Text shown =
# # # # # # #

# The Webcor Phenomenon



## avanides (Aug 5, 2005)

Ok, so it seems like every time i go out cycling I see at least 6+ people wearing the full Webcor Jersey/Short combo. I've been on their website and am convinced most of these people are just sporting the goods...is this generally true? I have no moral objection to it, it just seems strange that there would be sooooo many jerseys in Palo Alto/Menlo Park alone when the team is fairly small.


----------



## mytorelli (Dec 19, 2004)

yeah... i agree im not sure if they have like a junior team, a pro team, and a club or if everyone is just buying their clothing???


----------



## ericm979 (Jun 26, 2005)

There is a Webcor pro team. There's a Webcor women's team (national level). And a Webcor club. Or rather Webcor is a main sponsor for all those. The club is AltoVelo. There's about 300 members and it's based in the palo alto area. So I expect that most of the "Webcor" riders you see are AV club members.


----------



## avanides (Aug 5, 2005)

Ah, thanks for the clarification. All this time I thought it was just a bunch of wanna-be pros.


----------



## singlespeed.org (Feb 14, 2006)

avanides said:


> Ah, thanks for the clarification. All this time I thought it was just a bunch of wanna-be pros.


I've done some rides with the "club" over the years, and don't be fooled - they have some fast MOFOs. On the Thursday night ride they have (or had - been a while since I went to it), I would get dropped about half the time. And this is back when I raced Expert mountain bike, and spent a significant amount of time on the road (though never raced enough to move up from Cat 5).

# # # # # # #

Dataset entries =
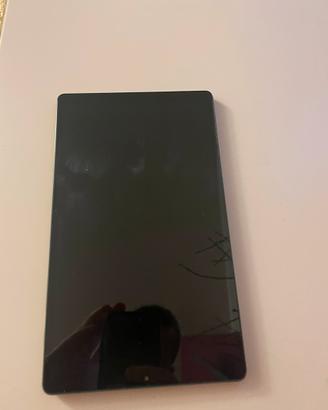 Tablet samsung tab 7 lite con sim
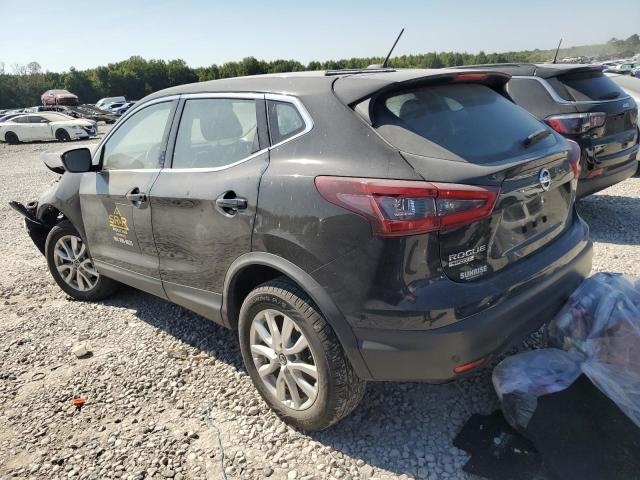 Photo 1 VIN: JN1BJ1AW6MW423668 - NISSAN ROGUE SPOR 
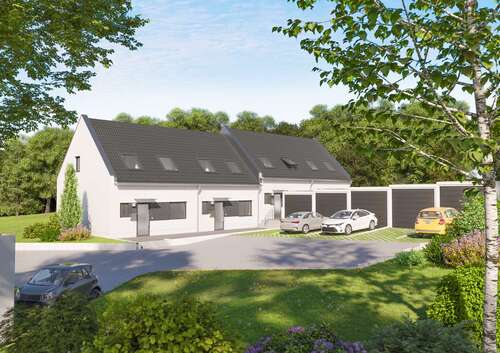 Foto - Haus zum Kaufen in Solingen 498.500,00 € 110.72 m²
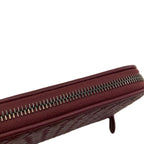 Bottega Veneta Intrecciato Wallet Calfskin — view 7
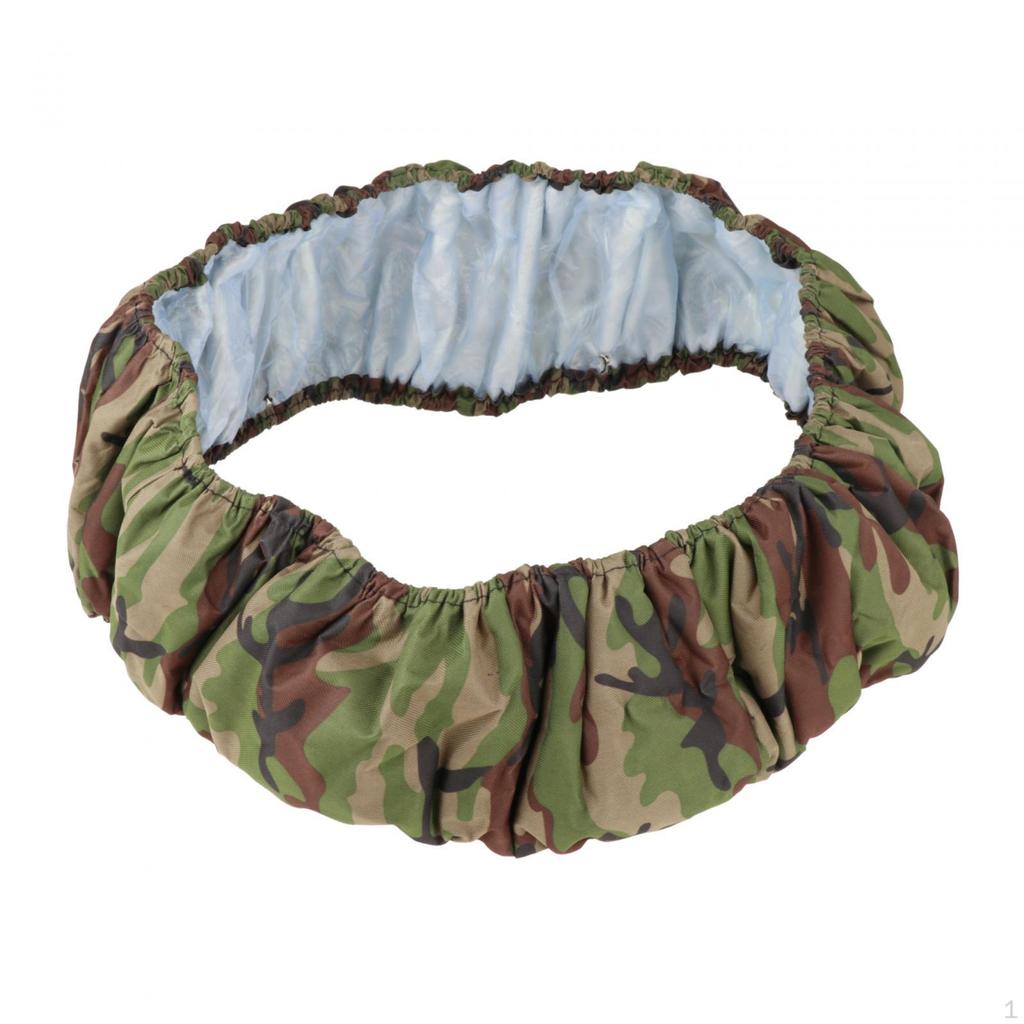 Trampoline Cover for Spring Protection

# # # # # # #

What you need to do =
[A] According to the Webcor thread, why are most of the riders seen in Webcor kit around Palo Alto likely to be club members rather than pro team riders? Answer in one to three sentences.
[B] Reproduce, word for word, everything in the Webcor thread from "# The Webcor" down to "(Dec 19, 2004)".

Numbered responses =
[A] Webcor is a main sponsor not only of a pro team and a national-level women's team but also of a club, AltoVelo. That club has about 300 members and is based in the Palo Alto area, so most riders seen wearing Webcor are probably AltoVelo club members.

[B]
# The Webcor Phenomenon



## avanides (Aug 5, 2005)

Ok, so it seems like every time i go out cycling I see at least 6+ people wearing the full Webcor Jersey/Short combo. I've been on their website and am convinced most of these people are just sporting the goods...is this generally true? I have no moral objection to it, it just seems strange that there would be sooooo many jerseys in Palo Alto/Menlo Park alone when the team is fairly small.


----------



## mytorelli (Dec 19, 2004)